Les rues reprennent vie. Depuis le 11 mai, les commerces non alimentaires ont rouvert leurs portes avec le déconfinement. Les clients étaient au rendez-vous. Un rendez-vous différent qui semble marquer une nouvelle étape dans la relation des commerçants avec les consommateurs. La crise sanitaire a modelé les interactions. Son empreinte s’ancre durablement : respect des gestes barrières, distanciation sociale, nouveaux comportements d’achat. Avec, en premier lieu, un lien renforcé avec ceux qui ont su répondre présent, en pleine crise, aux attentes de consommateurs confinés et anxieux à l’idée de ne pouvoir se réapprovisionner en produits essentiels, alors même que les chaînes logistiques devenaient extrêmement tendues, en amont comme en aval.
Une tension essentiellement due par des comportements d’achat irrationnels liés à la crainte de manquer, sans doute sous-tendue par les éléments de langage guerrier des allocutions présidentielles, qui a provoqué une ruée sur les produits essentiels avec une explosion des ventes tous azimuts en début de confinement. Magasins pris d’assaut, longues files d’attente, ruptures d’articles de nécessité parfois difficilement prévisibles comme le papier toilette ou la farine. Les premières semaines de crise enregistrent une hausse des ventes de 20 % en volume comme en valeur.
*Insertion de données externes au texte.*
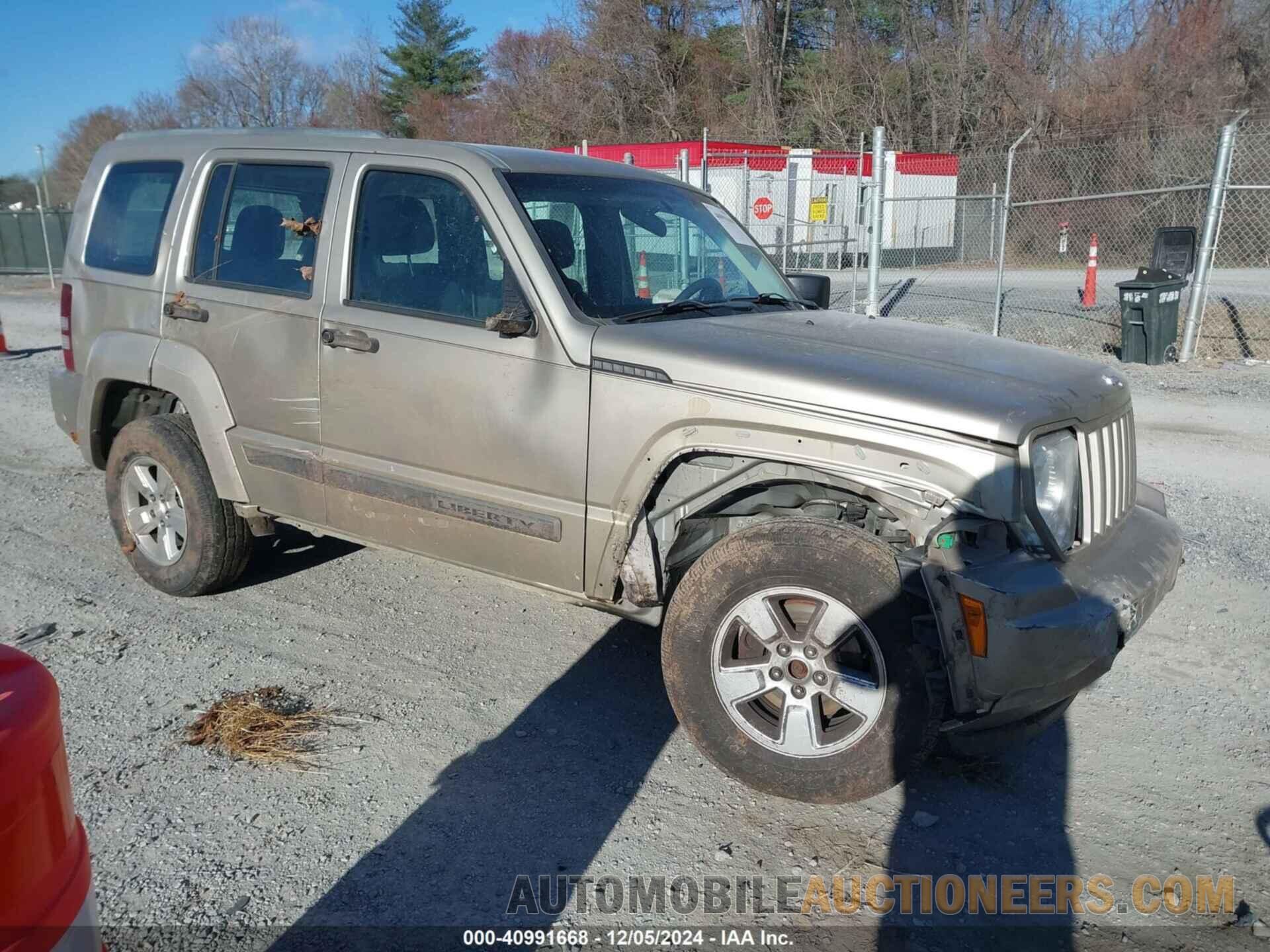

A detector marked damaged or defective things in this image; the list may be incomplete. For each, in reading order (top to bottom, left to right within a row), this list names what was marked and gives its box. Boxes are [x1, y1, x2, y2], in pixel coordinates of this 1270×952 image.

damaged jeep liberty [47, 132, 1180, 804]
front headlight damage [1021, 428, 1080, 555]
cracked front bumper [921, 484, 1180, 735]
Sentiment de sidération, peur d’être contaminés, crainte de manquer… Chacun cherche la meilleure solution pour faire ses courses. Tous les circuits sont mis à l’épreuve. La livraison à domicile, en premier lieu. En milieu urbain dense, les places sont chères en début de confinement. La réservation de créneaux de livraison devient un casse-tête quotidien. Les paniers virtuels de courses alimentaires sont prêts à être validés sur tous les sites d’enseignes de grande distribution. Mais quelle que soit l’heure du jour ou de la nuit, pas de place. “Réessayez demain”, nous dit-on. Les drives, eux, tournent à plein régime. Leurs ventes ont augmenté de près de 80 % pendant le confinement.
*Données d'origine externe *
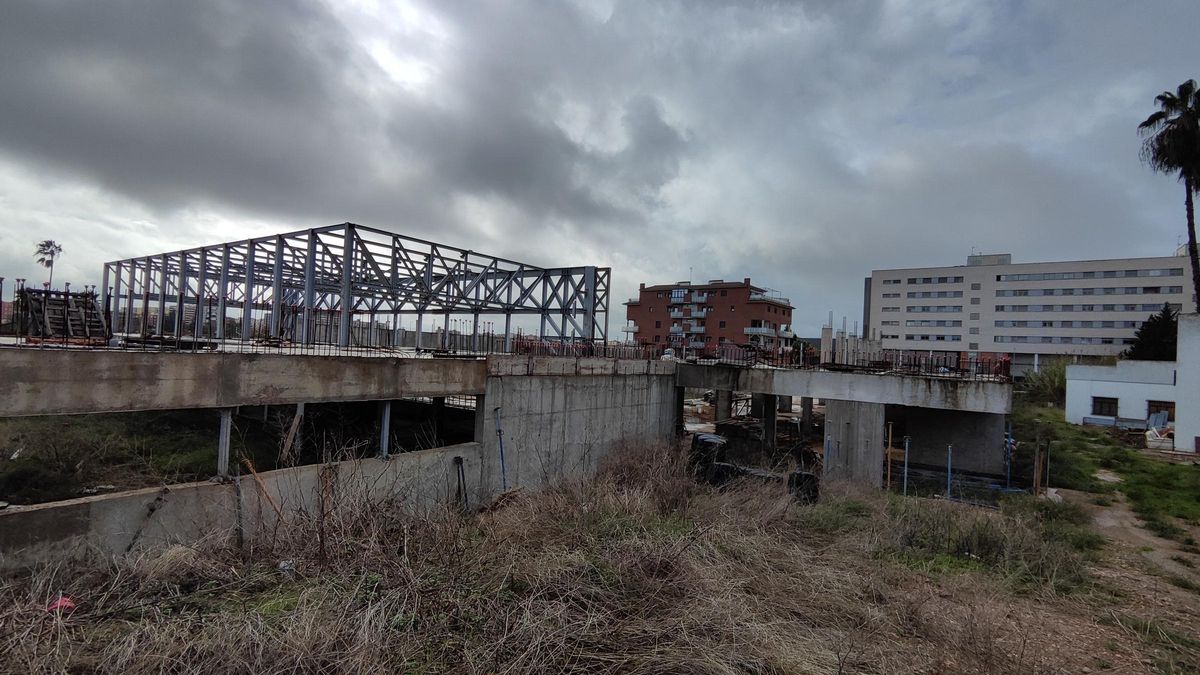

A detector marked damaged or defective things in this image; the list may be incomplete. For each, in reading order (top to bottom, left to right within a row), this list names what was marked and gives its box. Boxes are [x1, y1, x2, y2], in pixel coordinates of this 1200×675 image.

rusty metal structure [100, 223, 609, 345]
Puis chacun trouve sa solution : le commerçant de quartier, le supermarché de proximité, les plateformes d’achat en ligne qui regroupent des commerces de bouche, les petits producteurs qui livrent en direct… Au fur et à mesure, acteurs et consommateurs prennent leurs marques, comme ils le peuvent. Les enseignes de la distribution adoptent de nouvelles pratiques : désinfection régulière des espaces, parcours fléchés en magasin, marquages au sol pour répondre aux exigences de distanciation sociale, click & collect, créneaux réservés aux personnes âgées, rempotage des rayons en heures creuses, paiement sans contact, caisses déportées… Et puis, bien sûr, masques, visières, vitre en plexiglas viennent assurer la protection des salariés (et des clients) là, où, au début, chacun devait se protéger individuellement avec les moyens du bord. Reste que la situation révèle et renforce les fractures sociales. Ceux qui peuvent se permettre de s’approvisionner n’importe où, ceux qui restent confinés, ceux qui sont tributaires de circuits discount, ceux qui sont en première ligne, les essentiels, qui assurent quotidiennement l’approvisionnement de tous, en risquant davantage d’être contaminés.
Comme le révèle l’ObSoCo dans une étude, la confiance dans la grande distribution alimentaire s’est améliorée : 76 % des répondants estiment que celle-ci a rempli une véritable mission de service public. Mais attention, les ressentis des consommateurs sont multiples. La grande distribution est aussi perçue comme la grande gagnante de cette crise, ce qui la positionne en situation de dette. Une dette en regard d’un ressenti autour de l’augmentation des prix. Une dette envers les petits producteurs. Mais aussi une dette à l’égard des salariés en première ligne qui suscite empathie et reconnaissance.